Hack protection-->pennywize addon would be nice, is this already in the market?
 

Hi,

Question, I'm thinking of using pennywize for protections against password trades, and brute force attacks.

BUT, now I understood, you have to create a new password for the members who did get out of the DB, and email him/her.

Is there a way when a passwrd het blocked, an email is send automatically to the "real"member, and in this email, the reason, and the new passwrd is included?

Andre

That's not really a good idea if you use pennywize or even our product Stop That Hacker http://www.stopthathacker.com

For the following reason.

Once you stop brute force attacks 99.99% of all your password sharing is from the member giving out his password or from credit card fraud. So why email him a new password so he can give it out again? Make him explain why he gave it out in the first place.

Plus most password sharring ends up in a chargeback anyway.

So kill the account. Kill the rebilling and forget it.

Hugs,
Danielle

i'd suggest letting them reset their password up to twice, and then after that, have them explain it. send them an e-mail with a link they have to click to reset the password and everything. maybe even generate the password for them at that point. :)

Great advice :thumbsup

I don't agree on that. Also Brute password hackers do get the passwords of the legit members. Killing them would be stupid then!

BTW your program, why is that better then pennywize? You have sites using your script?(because the price is so low, and the design of your site is not so good, makes me suspicious.
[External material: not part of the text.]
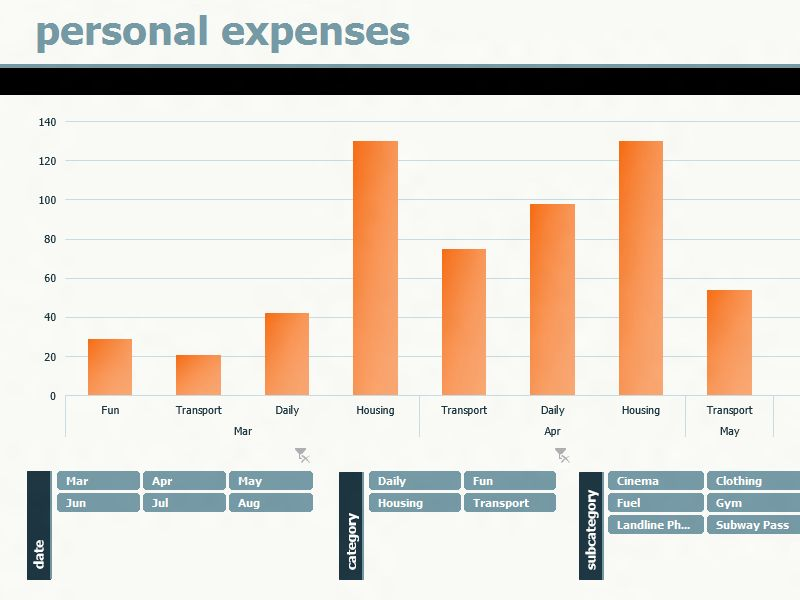 Personal expenses calculator - Office Templates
A demo would be great:)

ANdre

what are you thoughts on the effectiveness of http://www.passwdcop.com/

?

Looks like it only protects you from password traders. I don't see anything over 3 failed logins etc...

500 dollar looks a bit pricey to me for that feature....

Andre

i tried pennywize about 4 years ago or so, stopped using them.

i didn't like the way they jerked my 401 traffic to their benefit -
ads pages. their service works well, i just thought paying them *and* giving them hits to their 401 pages excessive....even if it is crap traffic. ;)

they may have stopped taking everyone's 401 traffic by now, for the record i can't say as it's been years since i messed with them.

I think this is a great idea, and I was actually in the middle of getting such an solution made, I think the easiest way is to have the member info in a DB.. so you can keep track of how many times you have issued a new pass ect. I also disagree with Danialle.. killing all blocked accounts would be very stupid.. in our case most of these are legit users who never get blocked again after we give them a new password.

Not even close...99% is from hackers hacking the password file and stealing the passwords.

No programs capable of doing that?

Andre

I once wrote a possible solution for free :)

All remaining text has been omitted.